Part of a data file

· · ·

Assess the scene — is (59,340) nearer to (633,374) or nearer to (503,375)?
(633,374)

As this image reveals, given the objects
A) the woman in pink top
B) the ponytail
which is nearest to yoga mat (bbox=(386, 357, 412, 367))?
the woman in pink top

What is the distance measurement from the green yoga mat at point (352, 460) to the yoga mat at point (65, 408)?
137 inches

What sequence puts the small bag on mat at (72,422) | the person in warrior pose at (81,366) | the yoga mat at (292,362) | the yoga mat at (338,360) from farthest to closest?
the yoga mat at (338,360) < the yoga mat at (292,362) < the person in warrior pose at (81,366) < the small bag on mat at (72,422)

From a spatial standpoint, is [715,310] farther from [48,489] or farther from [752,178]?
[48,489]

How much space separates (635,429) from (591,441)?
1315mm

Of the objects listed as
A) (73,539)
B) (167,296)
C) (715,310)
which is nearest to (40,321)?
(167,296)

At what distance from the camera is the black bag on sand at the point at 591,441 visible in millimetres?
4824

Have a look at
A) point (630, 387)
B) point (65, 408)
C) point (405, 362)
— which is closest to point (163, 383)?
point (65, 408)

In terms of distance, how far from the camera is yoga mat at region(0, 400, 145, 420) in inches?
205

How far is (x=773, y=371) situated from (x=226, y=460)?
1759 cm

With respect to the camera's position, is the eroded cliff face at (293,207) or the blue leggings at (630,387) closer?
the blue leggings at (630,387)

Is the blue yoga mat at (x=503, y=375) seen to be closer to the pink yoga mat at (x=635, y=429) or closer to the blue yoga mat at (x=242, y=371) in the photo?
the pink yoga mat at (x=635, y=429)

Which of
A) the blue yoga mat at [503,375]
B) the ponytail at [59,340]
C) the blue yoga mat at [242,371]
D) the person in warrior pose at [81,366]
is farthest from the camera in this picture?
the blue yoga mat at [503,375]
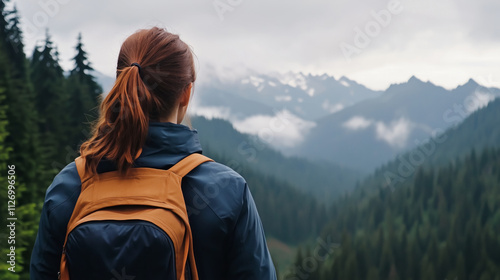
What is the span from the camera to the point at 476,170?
131m

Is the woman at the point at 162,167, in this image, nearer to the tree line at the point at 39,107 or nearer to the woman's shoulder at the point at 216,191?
the woman's shoulder at the point at 216,191

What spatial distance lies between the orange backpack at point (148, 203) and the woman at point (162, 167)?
0.05 m

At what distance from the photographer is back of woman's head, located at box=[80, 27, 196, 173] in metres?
2.37

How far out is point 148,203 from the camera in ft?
7.62

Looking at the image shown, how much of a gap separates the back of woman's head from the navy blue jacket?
0.07m

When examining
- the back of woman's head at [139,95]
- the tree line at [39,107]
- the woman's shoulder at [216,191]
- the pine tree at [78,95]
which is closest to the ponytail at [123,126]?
the back of woman's head at [139,95]

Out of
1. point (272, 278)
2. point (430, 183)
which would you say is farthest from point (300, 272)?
point (272, 278)

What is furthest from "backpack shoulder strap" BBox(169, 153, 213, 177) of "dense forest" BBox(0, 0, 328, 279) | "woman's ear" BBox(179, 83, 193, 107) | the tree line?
the tree line

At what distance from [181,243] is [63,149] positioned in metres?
38.6

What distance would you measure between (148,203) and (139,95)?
21.5 inches

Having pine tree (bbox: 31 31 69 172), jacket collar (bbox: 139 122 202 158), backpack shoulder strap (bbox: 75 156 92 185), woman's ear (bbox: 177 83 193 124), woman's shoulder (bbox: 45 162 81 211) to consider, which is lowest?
pine tree (bbox: 31 31 69 172)

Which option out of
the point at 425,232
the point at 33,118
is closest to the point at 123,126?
the point at 33,118

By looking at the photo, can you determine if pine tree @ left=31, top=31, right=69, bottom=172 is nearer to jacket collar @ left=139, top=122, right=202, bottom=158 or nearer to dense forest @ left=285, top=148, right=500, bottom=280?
jacket collar @ left=139, top=122, right=202, bottom=158

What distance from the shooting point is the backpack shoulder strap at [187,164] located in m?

· · ·

Exercise goal: Locate "Which option out of" in the material, then quote the line that contains it and all lines after it through the final one.

Exercise result:
Which option out of
the point at 425,232
the point at 33,118
is closest to the point at 123,126?
the point at 33,118

By looking at the photo, can you determine if pine tree @ left=31, top=31, right=69, bottom=172 is nearer to jacket collar @ left=139, top=122, right=202, bottom=158 or nearer to dense forest @ left=285, top=148, right=500, bottom=280?
jacket collar @ left=139, top=122, right=202, bottom=158

What distance from the shooting point is the backpack shoulder strap at [187,164] located in m?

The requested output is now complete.